## What the task requires
Swap "mammoth" for "giant" and write out the passage on Hindu pilgrimages again, starting with "But before heading" and going on through "streets by devotees.".

## Text provided
•••••
Venue for the Kumbh Mela in Nashik  will be the same like always; Trimbakeshwar district, on the banks of the sacred Godavari river.

As per the reputation, Kumbh Mela for this year is likely to attract millions of pilgrims and tourists from all over the globe. Hindus believe that by taking a holy dip in the nectar mixed river during the Kumbh Mela, one gets free from all of his sins and attains eternal bliss.

The chaos of spirituality and divinity revolves in its every face, be it in the  form of the outrageous and naked ‘Naga Sadhus’, which are also known as  the ‘Aghoris’, the Babas, yogis or the simple Hindu pilgrims  from the mainstream of the country.

Thus, head to this unforgettable event this July and give religion a chance to govern yourself.

[ Plan your trip through Kumbh Mela Tour Package  ]

2. Amarnath Yatra


An experience that is bound to change the way you value any religion, Amarnath Yatra is an annual affair for lakhs of pilgrims, wishing to pay their obeisance to Lord Shiva. Since times immemorial, Amarnath cave has been a place of worship for the Hindus. Legends has it that Lord Shiva used the Amarnath cave to narrate the secrets of immortality to his consort, Goddess Parvati.

There are many epics revolving about the discovery of the cave by humans. Some say that a shepherd named Buta Malik accidentally discovered it, while others stick to the tale of Bhrigu Rishi  being the founder of Amarnath shrine. Whosoever is the founder, Amarnath cave is one of the most sacred shrines for Hindus in this whole world. It is the place where pilgrims avail eternal happiness in the shadow of the almighty Shiva.

The high altitude cave shrine has an iced stalagmite Lingam, which Hindus believe to be a part of the lord. Adjacent to the Shiva Lingam, there are other two more ice Lingams, which belong to Goddess Parvati and Lord Ganesha. The sacred shrine remains snow covered for most part of the year, but during a brief period in summers, it opens  its doors for the pilgrims.

Every year during the months of Shravan of the Hindu calendar (July and August), Amarnath Yatra is organized, which lasts for approx two months. The holy Amarnath cave resides at an altitude of around 12,756 ft which has to be trekked on foot. The journey is tough as it goes through undulated terrains and grounds. But with the spirit of the almighty in one’s heart, no route feels difficult. There are two routes made available from Jammu. One goes through Pahalgam, while the other is via Baltal.

In between the journey, various spiritual sites, like the Sheshnag lake, Mahaganesh mountain and Bail Gaon, all linked to the legends of Lord Shiva, will be coming your way. If you are lucky, you might catch the sight of a pair of pigeons at the doorstep of Amarnath. Some connect it to the immortal pair of birds, the description of which is mentioned in the mythological story of the shrine.

But before heading on to the spiritual journey, one must get himself registered for the Yatra, which is done by Jammu and Kashmir Government.

[ Check-out the list of Amarnath Yatra Packages ]

3. Rath Yatra


In Puri, it is a carnival like festival. Its that occasion, which is marked by three mammoth like chariots being pulled on the streets by devotees.

But what makes these men participate in such a huge procession? (can be tough lover for some).

Locals of Puri call it their immense devotion and love for Lord Jagannath, that drive them to celebrate in this fashion. The city, which is world renowned for the Jagannath temple, makes it a duty to completely devote itself in the celebrations of its favored deity, Lord Jagannath. And  they show it the best through the Rath Yatra or Car Festival, as the foreigners would say.
•••••
## Provided data
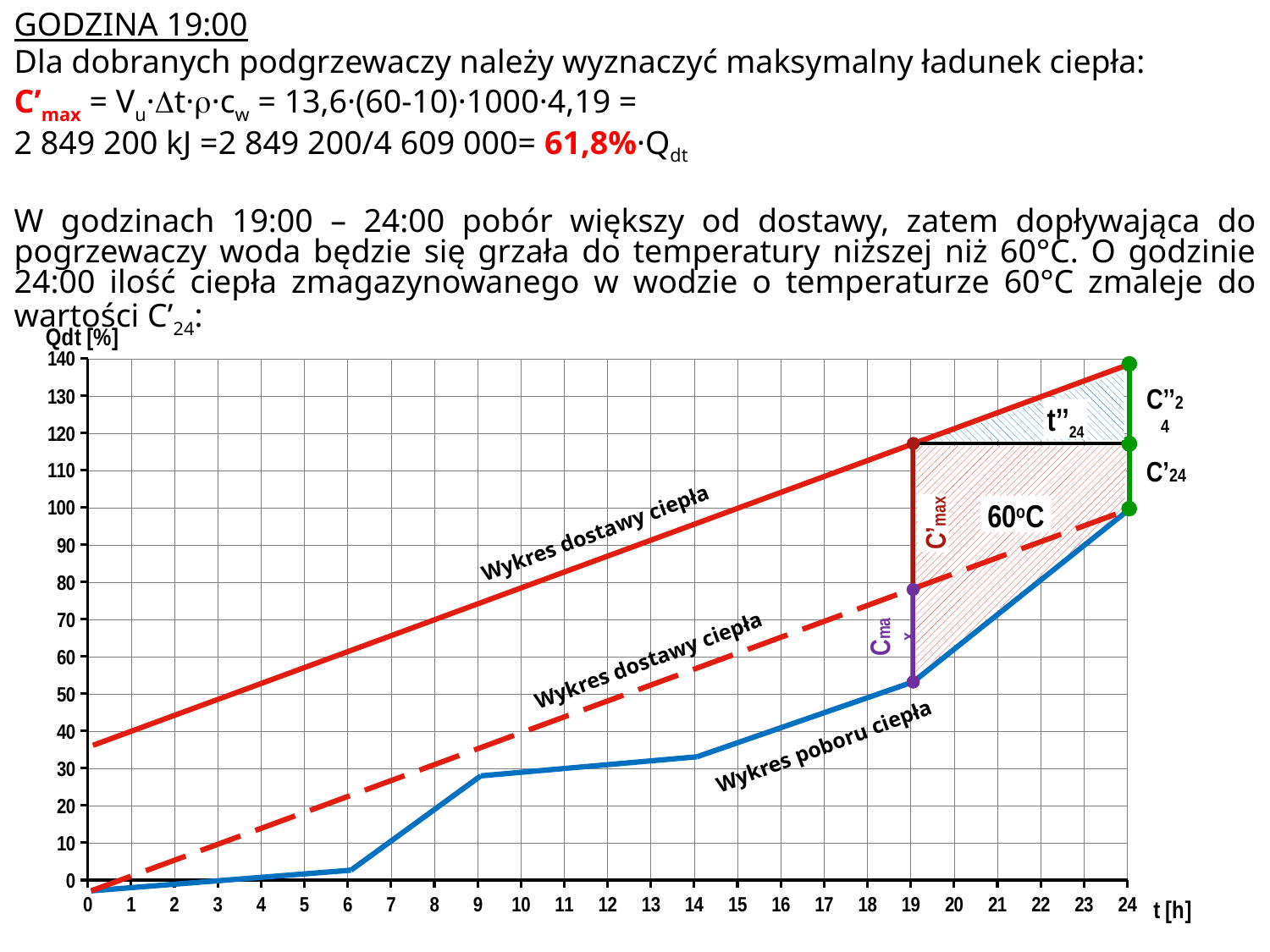
What kind of chart is shown on the slide? line chart Is the value of the solid 'Wykres dostawy ciepła' line at t = 0 h greater or less than 30? greater At t = 14 h, which line is higher: the dashed 'Wykres dostawy ciepła' or 'Wykres poboru ciepła'? Wykres dostawy ciepła (dashed) At t = 19 h, which line is higher: the solid 'Wykres dostawy ciepła' or 'Wykres poboru ciepła'? Wykres dostawy ciepła Is the value of the dashed 'Wykres dostawy ciepła' line at t = 19 h greater or less than 70? greater Is the value of the 'Wykres poboru ciepła' line at t = 6 h greater or less than 10? less What is the label of the horizontal axis of the chart? t [h] What is the label of the vertical axis of the chart? Qdt [%] Does the solid 'Wykres dostawy ciepła' line rise or fall as t increases from 0 to 24 h? rise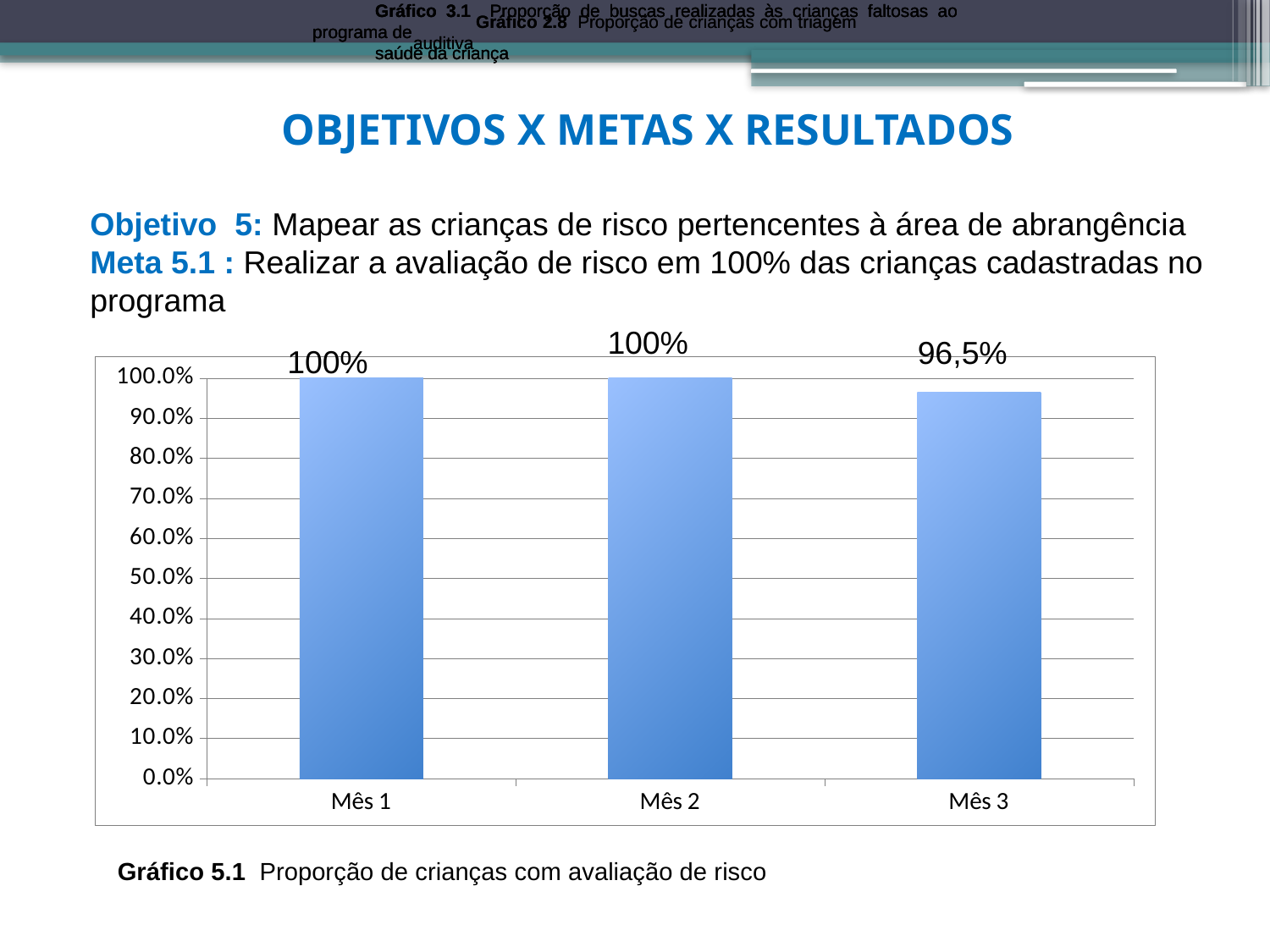
Which is larger, the value for Mês 2 or the value for Mês 3? Mês 2 What is the value for Mês 2? 100% What is the value for Mês 1? 100% Is the value for Mês 3 greater or less than 90.0%? greater What is the value for Mês 3? 96,5% What is the caption of the chart shown below it? Gráfico 5.1 Proporção de crianças com avaliação de risco What kind of chart is shown on the slide? bar chart How many categories are shown on the x axis? 3 Which month has the lowest value? Mês 3 What is the difference between the values for Mês 1 and Mês 3? 3,5% Do the values rise or fall from Mês 2 to Mês 3? fall What is the highest value shown on the y axis? 100.0%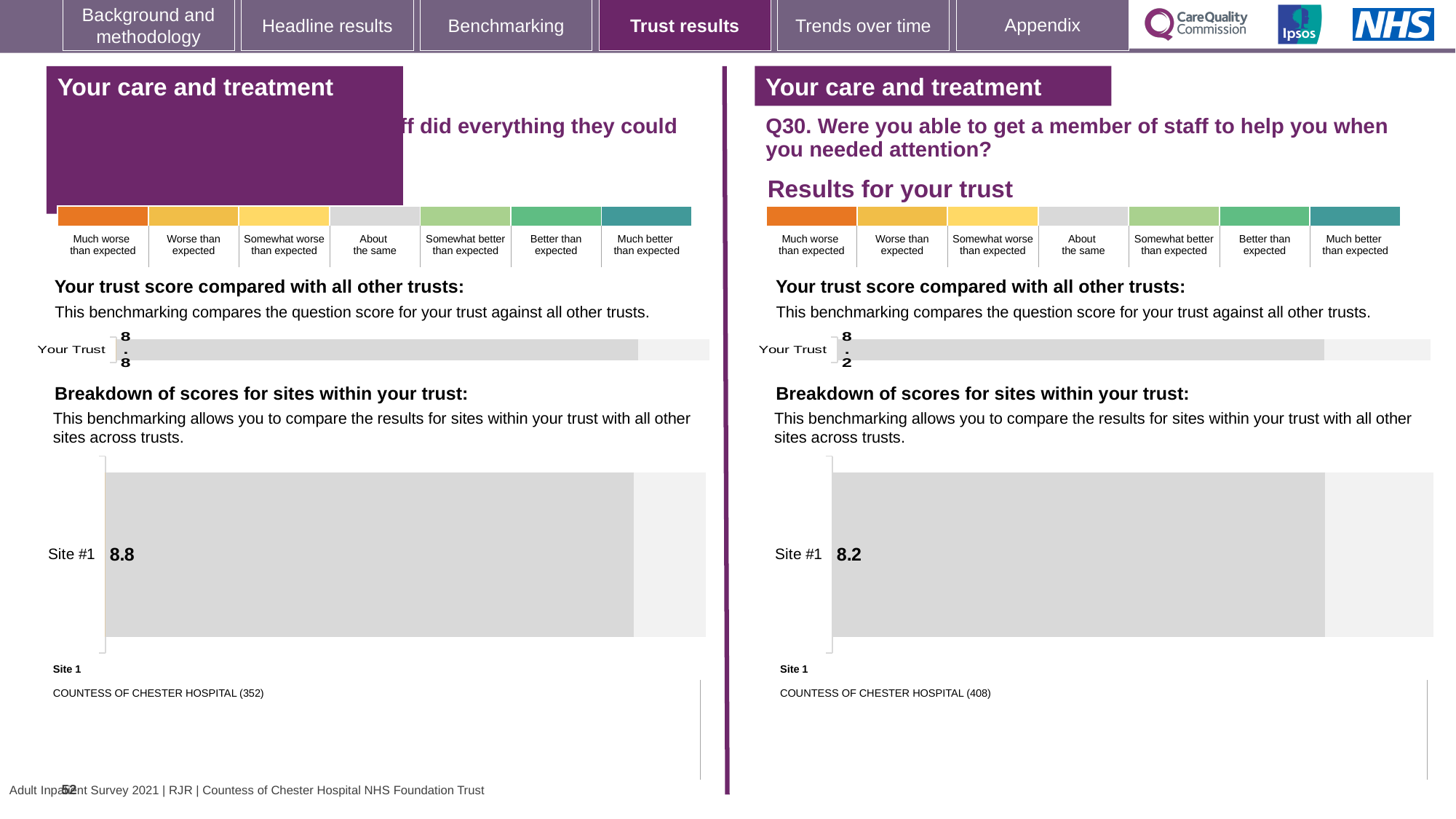
How many sites are plotted in the 'Breakdown of scores for sites within your trust' chart on the right half of the slide (Q30)? 1 What kind of chart is used to show the Site #1 score on the right half of the slide (Q30)? Bar chart Which is larger: the Site #1 score in the left-hand breakdown chart or the Site #1 score in the right-hand (Q30) breakdown chart? Left-hand chart (8.8) On the left half of the slide, what is the score shown for Your Trust in the 'Your trust score compared with all other trusts' chart? 8.8 On the left half of the slide, which hospital is listed as Site 1 below the breakdown chart? COUNTESS OF CHESTER HOSPITAL (352) What is the difference between the Your Trust score on the left half of the slide and the Your Trust score on the right half (Q30)? 0.6 On the right half of the slide (Q30), what is the score shown for Your Trust in the 'Your trust score compared with all other trusts' chart? 8.2 On the right half of the slide (Q30), what score is shown for Site #1 in the 'Breakdown of scores for sites within your trust' chart? 8.2 On the left half of the slide, what score is shown for Site #1 in the 'Breakdown of scores for sites within your trust' chart? 8.8 What kind of chart is used to show the Your Trust score on the left half of the slide? Bar chart How many sites are plotted in the 'Breakdown of scores for sites within your trust' chart on the left half of the slide? 1 On the right half of the slide (Q30), which hospital is listed as Site 1 below the breakdown chart? COUNTESS OF CHESTER HOSPITAL (408)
•••••
## Written response
But before heading on to the spiritual journey, one must get himself registered for the Yatra, which is done by Jammu and Kashmir Government.

[ Check-out the list of Amarnath Yatra Packages ]

3. Rath Yatra


In Puri, it is a carnival like festival. Its that occasion, which is marked by three giant like chariots being pulled on the streets by devotees.